Casa Borinqueña has been feeding Oakland locals hungry for island cuisine since 2018. The pop-up and catering business won devout fans with pernil, shrimp mofongo, chicharrón de cerdo, and tostones con pollo. But last summer, Chef Lulu (who asked to be attributed by her first name) shocked, and in some cases angered, the small community when she veganized her menu. Many told the chef, who was raised on the archipelago and in Brooklyn, that Puerto Rican dishes sans meat, particularly pork, could never be authentic.
“I started to question my own culinary skills: Would I be able to truly achieve the flavors?” chef Lulu asked herself. “I was also really sad because I felt abandoned by my own community. There was a sense of mourning. And there was also fear. I became anxious. I wondered if this was a good business move and, if it wasn’t, if I could ever recover from it.”
The menu shift was a risky decision to make, especially amid a pandemic that destabilized the food industry. But while the founder lost some patrons, she found enthusiastic support among a vegan community searching for plant-based dishes surging with flavors. Casa Borinqueña’s rotating menu still features the classics: arroz con gandules, mofongo, maduros, and pastelillos, to name a few. “People tell me all the time that it’s the best vegan food they’ve ever tasted,” Chef Lulu says. “I’m just keeping on with tradition.”
In Puerto Rico, more kitchens are preparing meat-free plates to meet the dietary demands of a growing vegan community. Across the archipelago, but especially in its capital of San Juan, vegan restaurants are offering locals and tourists signature meals rich in isle ingredients and precolonial techniques. In the contiguous U.S., a similar movement is growing.
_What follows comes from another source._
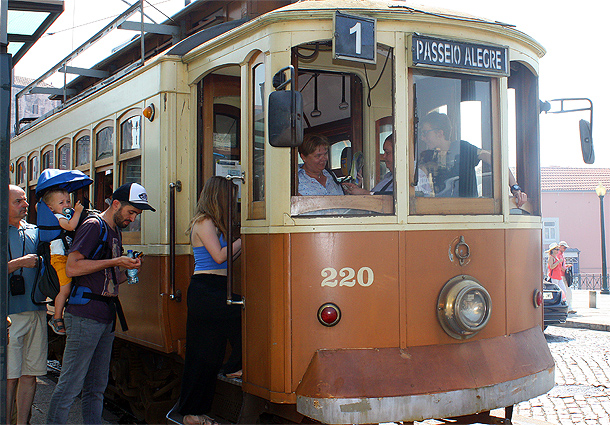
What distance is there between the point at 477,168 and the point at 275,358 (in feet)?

Preserving Puerto Rican culture in a plant-based movement that’s been commercially whitewashed, these vegan restaurants, cuchifritos, food trucks, pop-ups, and catering services have sprung up in cities that boast vast Puerto Rican populations, like Florida, New York, Pennsylvania, Connecticut, Illinois, and California.
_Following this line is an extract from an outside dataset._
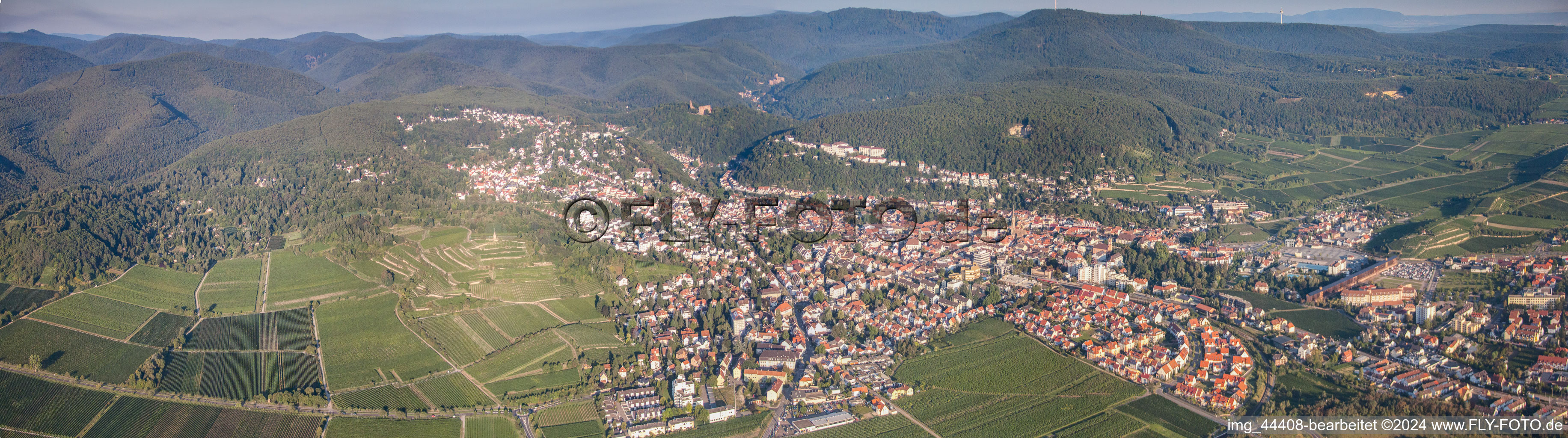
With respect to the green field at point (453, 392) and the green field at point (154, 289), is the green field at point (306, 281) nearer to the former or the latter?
the green field at point (154, 289)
Growing up in San Juan, Javier Muñiz delivered his grandmother’s fiambreras, packed home-cooked dinners sold in the community, long before meal-prep services became a trend. In 2015, nine years after migrating to Orlando, he began cooking plant-based alternatives to Puerto Rican delicacies to impress his vegan girlfriend (and now wife), Karina Munoz Cancel. It started with sweets, from creamy coconut quesitos to the classic flan. Soon, every recipe he prepared was plant-based.
The pair started vending the Caribbean pastries at local farmers markets, and in 2016, they opened the vegan Puerto Rican bakery Almendra’s. A year ago, they launched the Earthy Kitchen next door, and brought along Muñiz’s 70-year-old mom to ensure the sabor and spirit of Borikén are mixed into the pots and pans. The cuchifrito-style restaurant serves plant-based Puerto Rican soul food: savory frituras, deep-fried treats like empanadillas, alcapurria, and relleno de papa that satisfy patrons’ deepest hunger for home.